Southeast US braces for Hurricane Matthew
FLORIDA, United States (AP) — People boarded up beach homes, schools closed and officials ordered large-scale evacuations along the East Coast yesterday as Hurricane Matthew tore through the Bahamas and took aim at Florida, where the governor warned the state could be facing its “biggest evacuation ever”.
Governor Rick Scott said he didn’t know how many people would be ordered to leave the coastline because it is left up to individual counties. So far, only Brevard and Martin counties have issued mandatory evacuation orders.
“When you look at this storm as it goes along the East Coast, we’re going to have to prepare every county, so it could be the biggest evacuation ever. Every county is focused on it though. We’ve been working on it even before today,” Scott said.
Matthew was a dangerous and life-threatening category 3 storm with sustained winds of 120 mph yesterday, and it was expected to be very near Florida’s Atlantic coast by this evening. It could become the first major hurricane to blow ashore in the US since Wilma slashed across Florida in 2005.
At least 11 deaths in the Caribbean have been blamed on the storm.
In South Carolina, traffic was bumper-to-bumper as people fled on Interstate 26, the main artery out of Charleston. Gasoline was hard to come by, with at least half a dozen stations along the coast out of fuel and long lines at others.
Storm shutters were closed on a number of palatial homes overlooking Charleston’s Civil War-era Battery along the water.
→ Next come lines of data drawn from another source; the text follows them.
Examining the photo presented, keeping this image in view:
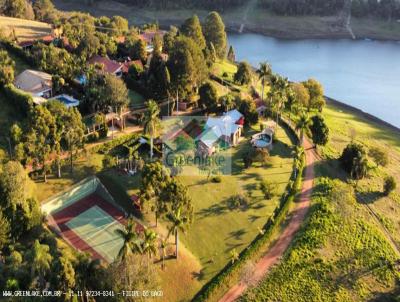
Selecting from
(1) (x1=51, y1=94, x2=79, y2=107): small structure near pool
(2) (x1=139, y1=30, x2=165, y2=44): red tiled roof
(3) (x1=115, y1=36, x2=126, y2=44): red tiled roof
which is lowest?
(1) (x1=51, y1=94, x2=79, y2=107): small structure near pool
Carriage tours made their way down streets that were largely empty of traffic.
In Florida, theme parks such as Walt Disney World watched the storm closely and Sea World told customers to anticipate altered hours.
“If you’re able to go early, leave now,” Scott urged.
The National Hurricane Center in Miami said Matthew — at one point a fierce category 5 — will remain a powerful storm at least through tonight as it nears Florida. The Hurricane Center said fluctuation in intensity was expected as the storm crawls up the East Coast.
Forecasters said there was a danger of life-threatening storm surge inundation along Florida’s east coast, much of which was under a hurricane watch or warning.
“When a hurricane is forecast to take a track roughly parallel to a coastline, as Matthew is forecast to do from Florida through South Carolina, it becomes very difficult to specify impacts at any one location,” said senior hurricane specialist Lixion Avila.
President Barack Obama was briefed on the federal government’s preparation at the Federal Emergency Management Agency’s (FEMA) headquarters in Washington.
“If you get an evacuation order, just remember that you can always rebuild, you can always repair property, we cannot restore a life if it is lost,” Obama said.
FEMA deployed personnel to Florida, Georgia, South Carolina and North Carolina, where states of emergency have been declared. The agency is also positioning commodities and other supplies at Fort Bragg in North Carolina and in Albany, Georgia.
South Carolina Governor Nikki Haley announced plans starting yesterday afternoon to evacuate a quarter million people — not including tourists — from the coast.
Haley said 315 buses were dispatched to two major coastal counties to help with evacuations. The National Guard and other law enforcement agents are mobilised, ready to ensure an orderly evacuation.
“We ask everybody to please be safe,” Haley said, warning those thinking of staying put that they could be risking the life of a law enforcement officer if they had to be rescued later.
Government officials are worried about complacency, especially in South Florida, which hasn’t seen a major hurricane — a category 3 or higher — in 11 years.